Another focal point of our research has been on the relationship between goals and movements. Actions are goal-directed; this feature is what distinguishes actions from “behaviour” or “movement”. We analyzed the role of action goals in different areas. The central question has been how intended action goals influence action selection, action initiation, action execution, and action evaluation. Moreover, we investigated the role of action goals in action observation paradigms: What do we perceive and understand when we see other people acting? Is it just their movements or their full-blown goal-directed actions?
The research unit “Infant Cognition and Action” has investigated the early development of the cognitive mechanisms of action perception and control. The research conducted in our Babylab investigates different aspects of action perception and its interplay with action control. We have used different paradigms and methods like measuring looking time and heart rate to analyse infants’ ability to imitate observed actions.
Task sharing and joint action has been another focal point of our research. We have studied joint task settings in which two or more individuals take care of certain aspects of a common task. Previous research has shown that people take the other agent and his/her aspects of the task into account when working together, suggesting that they co-represent the other’s task. Our research has investigated the underlying cognitive and neural mechanisms of such co-representations. To this end, we have conducted reaction time, EEG, and fMRI experiments using several different tasks and effects that have already been extensively studied in individual task settings.

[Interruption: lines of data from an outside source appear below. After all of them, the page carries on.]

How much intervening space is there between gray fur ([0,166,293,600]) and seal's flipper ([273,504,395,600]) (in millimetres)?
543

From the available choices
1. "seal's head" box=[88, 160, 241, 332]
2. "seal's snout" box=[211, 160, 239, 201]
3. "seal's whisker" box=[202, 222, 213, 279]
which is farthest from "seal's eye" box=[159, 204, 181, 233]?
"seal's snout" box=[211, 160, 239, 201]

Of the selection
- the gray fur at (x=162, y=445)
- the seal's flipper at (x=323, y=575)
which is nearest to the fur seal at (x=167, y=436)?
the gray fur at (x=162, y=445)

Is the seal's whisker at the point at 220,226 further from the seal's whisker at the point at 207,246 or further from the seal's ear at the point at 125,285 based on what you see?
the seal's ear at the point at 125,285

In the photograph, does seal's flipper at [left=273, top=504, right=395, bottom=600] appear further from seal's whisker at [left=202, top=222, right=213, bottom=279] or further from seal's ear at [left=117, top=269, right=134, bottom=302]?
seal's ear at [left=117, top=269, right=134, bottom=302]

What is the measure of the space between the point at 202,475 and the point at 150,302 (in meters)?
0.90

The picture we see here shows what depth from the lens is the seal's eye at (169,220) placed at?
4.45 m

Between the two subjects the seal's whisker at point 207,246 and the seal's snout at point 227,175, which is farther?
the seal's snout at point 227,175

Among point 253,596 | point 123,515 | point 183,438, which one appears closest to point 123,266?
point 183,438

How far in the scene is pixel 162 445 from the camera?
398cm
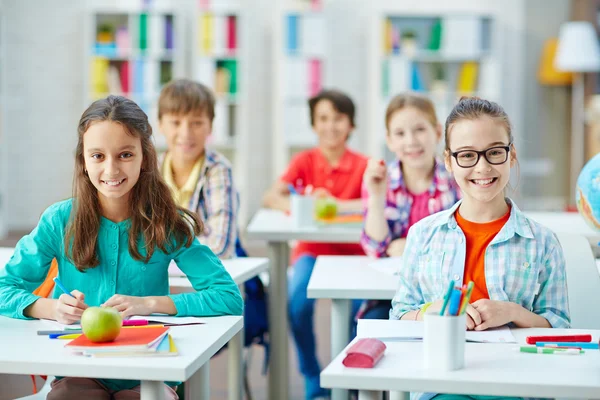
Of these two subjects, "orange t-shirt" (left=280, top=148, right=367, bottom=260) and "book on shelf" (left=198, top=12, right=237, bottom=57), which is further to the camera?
"book on shelf" (left=198, top=12, right=237, bottom=57)

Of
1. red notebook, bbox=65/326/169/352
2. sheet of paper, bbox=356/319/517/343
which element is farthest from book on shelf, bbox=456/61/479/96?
red notebook, bbox=65/326/169/352

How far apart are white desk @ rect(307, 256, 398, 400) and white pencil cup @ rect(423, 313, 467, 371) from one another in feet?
2.27

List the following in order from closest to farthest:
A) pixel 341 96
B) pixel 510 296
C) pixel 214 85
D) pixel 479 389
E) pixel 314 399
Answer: pixel 479 389 → pixel 510 296 → pixel 314 399 → pixel 341 96 → pixel 214 85

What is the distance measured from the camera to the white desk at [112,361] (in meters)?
1.31

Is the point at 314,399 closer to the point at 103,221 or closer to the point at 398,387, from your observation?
the point at 103,221

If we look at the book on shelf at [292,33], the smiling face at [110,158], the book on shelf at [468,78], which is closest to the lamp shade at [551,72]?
the book on shelf at [468,78]

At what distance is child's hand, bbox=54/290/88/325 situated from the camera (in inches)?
64.1

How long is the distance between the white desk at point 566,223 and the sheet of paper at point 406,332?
1.08 m

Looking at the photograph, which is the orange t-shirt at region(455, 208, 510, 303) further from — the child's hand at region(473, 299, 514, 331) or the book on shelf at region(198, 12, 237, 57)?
the book on shelf at region(198, 12, 237, 57)

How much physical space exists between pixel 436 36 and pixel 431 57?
188 mm

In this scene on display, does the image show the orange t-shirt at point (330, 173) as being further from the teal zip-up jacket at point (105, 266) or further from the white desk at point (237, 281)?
the teal zip-up jacket at point (105, 266)

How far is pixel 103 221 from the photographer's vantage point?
185 cm

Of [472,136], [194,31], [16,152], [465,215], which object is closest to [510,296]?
[465,215]

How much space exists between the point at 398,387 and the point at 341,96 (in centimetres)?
249
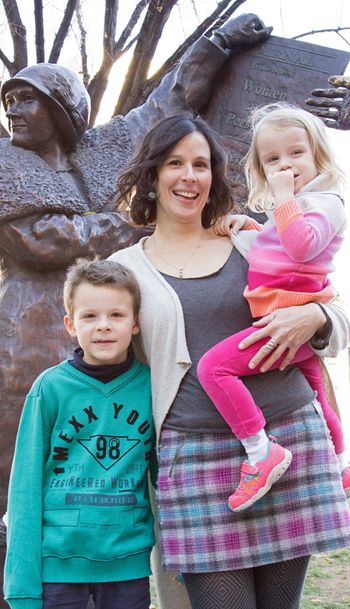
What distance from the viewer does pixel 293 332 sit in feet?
6.91

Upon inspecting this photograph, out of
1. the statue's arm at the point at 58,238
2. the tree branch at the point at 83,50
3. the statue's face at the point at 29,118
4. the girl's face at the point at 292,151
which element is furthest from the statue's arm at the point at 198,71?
the tree branch at the point at 83,50

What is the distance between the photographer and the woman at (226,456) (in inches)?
80.7

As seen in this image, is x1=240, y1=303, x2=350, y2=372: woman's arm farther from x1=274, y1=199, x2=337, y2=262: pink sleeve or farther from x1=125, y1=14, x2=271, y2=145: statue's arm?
x1=125, y1=14, x2=271, y2=145: statue's arm

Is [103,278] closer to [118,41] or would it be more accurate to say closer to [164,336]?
[164,336]

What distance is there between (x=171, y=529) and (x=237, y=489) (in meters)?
0.23

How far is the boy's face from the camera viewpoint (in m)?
2.19

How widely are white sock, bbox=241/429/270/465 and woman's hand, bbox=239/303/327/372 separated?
19 cm

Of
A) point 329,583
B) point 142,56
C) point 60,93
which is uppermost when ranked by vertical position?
point 142,56

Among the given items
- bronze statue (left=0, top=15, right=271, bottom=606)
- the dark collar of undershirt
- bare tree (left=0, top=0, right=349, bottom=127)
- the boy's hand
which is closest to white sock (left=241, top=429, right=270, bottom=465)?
the dark collar of undershirt

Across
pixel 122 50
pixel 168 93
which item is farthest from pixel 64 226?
pixel 122 50

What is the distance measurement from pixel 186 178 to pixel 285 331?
57cm

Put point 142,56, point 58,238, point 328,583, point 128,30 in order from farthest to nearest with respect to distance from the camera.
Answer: point 128,30 → point 142,56 → point 328,583 → point 58,238

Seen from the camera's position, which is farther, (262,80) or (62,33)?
(62,33)

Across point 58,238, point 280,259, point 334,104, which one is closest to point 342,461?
point 280,259
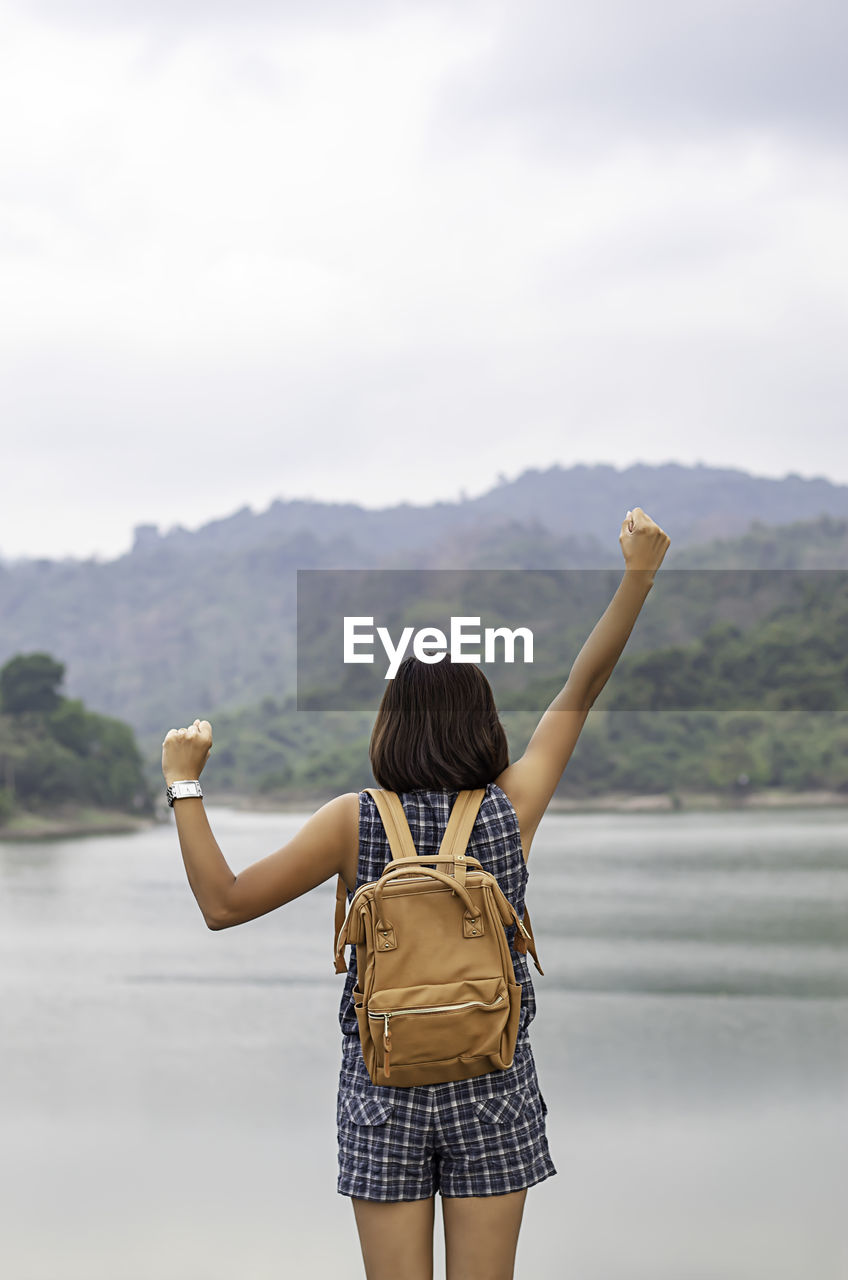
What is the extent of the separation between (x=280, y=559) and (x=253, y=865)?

We are also interested in tool transformations: In tool use, humans have to consider the mapping between the bodily movements they execute and the effects (at the end of the tool or elsewhere in external space) that are produced by these movements. We have investigated mechanisms and processes involved when humans use tools or acquire new mappings between their bodily movements and associated effects in external space. More specific questions concern the mechanisms of movement coordination with transformed feedback, the relationship between language use and tool use, and the mechanisms of switching between everyday tools.